Data for the task:
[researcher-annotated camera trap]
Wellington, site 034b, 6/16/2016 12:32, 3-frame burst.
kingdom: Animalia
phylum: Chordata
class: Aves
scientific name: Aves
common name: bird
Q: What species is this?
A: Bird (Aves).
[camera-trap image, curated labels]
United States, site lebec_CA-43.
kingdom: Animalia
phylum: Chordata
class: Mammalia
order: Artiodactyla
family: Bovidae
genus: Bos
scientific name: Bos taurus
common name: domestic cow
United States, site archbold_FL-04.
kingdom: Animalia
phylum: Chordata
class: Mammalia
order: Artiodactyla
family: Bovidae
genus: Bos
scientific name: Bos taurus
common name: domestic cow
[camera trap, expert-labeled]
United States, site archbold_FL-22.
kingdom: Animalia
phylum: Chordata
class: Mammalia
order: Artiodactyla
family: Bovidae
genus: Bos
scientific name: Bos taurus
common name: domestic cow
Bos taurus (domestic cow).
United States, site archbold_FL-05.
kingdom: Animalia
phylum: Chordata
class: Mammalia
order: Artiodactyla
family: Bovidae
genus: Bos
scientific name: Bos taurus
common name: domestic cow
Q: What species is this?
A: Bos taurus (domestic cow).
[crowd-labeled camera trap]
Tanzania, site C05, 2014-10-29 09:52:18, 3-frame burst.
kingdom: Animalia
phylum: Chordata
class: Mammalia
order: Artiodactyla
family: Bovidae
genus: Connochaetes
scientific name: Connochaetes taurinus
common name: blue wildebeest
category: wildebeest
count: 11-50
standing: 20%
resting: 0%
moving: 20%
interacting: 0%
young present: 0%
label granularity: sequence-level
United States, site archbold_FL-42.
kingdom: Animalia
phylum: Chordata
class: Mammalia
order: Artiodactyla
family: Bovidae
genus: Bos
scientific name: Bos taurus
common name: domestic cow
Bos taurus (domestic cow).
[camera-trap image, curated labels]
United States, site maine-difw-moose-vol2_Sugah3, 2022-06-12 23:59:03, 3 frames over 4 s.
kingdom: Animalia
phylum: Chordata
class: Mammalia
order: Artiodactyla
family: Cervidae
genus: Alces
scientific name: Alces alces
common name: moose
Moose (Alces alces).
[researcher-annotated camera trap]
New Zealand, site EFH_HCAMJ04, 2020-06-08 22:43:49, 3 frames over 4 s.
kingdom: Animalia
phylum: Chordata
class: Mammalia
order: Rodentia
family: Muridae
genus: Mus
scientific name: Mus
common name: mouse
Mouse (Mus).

Task objective: Exact copies of the lines from the one holding "common name: blue wildebeest" to the end of the entries are all that should be written.

The completed task:
common name: blue wildebeest
category: wildebeest
count: 11-50
standing: 20%
resting: 0%
moving: 20%
interacting: 0%
young present: 0%
label granularity: sequence-level
United States, site archbold_FL-42.
kingdom: Animalia
phylum: Chordata
class: Mammalia
order: Artiodactyla
family: Bovidae
genus: Bos
scientific name: Bos taurus
common name: domestic cow
Bos taurus (domestic cow).
[camera-trap image, curated labels]
United States, site maine-difw-moose-vol2_Sugah3, 2022-06-12 23:59:03, 3 frames over 4 s.
kingdom: Animalia
phylum: Chordata
class: Mammalia
order: Artiodactyla
family: Cervidae
genus: Alces
scientific name: Alces alces
common name: moose
Moose (Alces alces).
[researcher-annotated camera trap]
New Zealand, site EFH_HCAMJ04, 2020-06-08 22:43:49, 3 frames over 4 s.
kingdom: Animalia
phylum: Chordata
class: Mammalia
order: Rodentia
family: Muridae
genus: Mus
scientific name: Mus
common name: mouse
Mouse (Mus).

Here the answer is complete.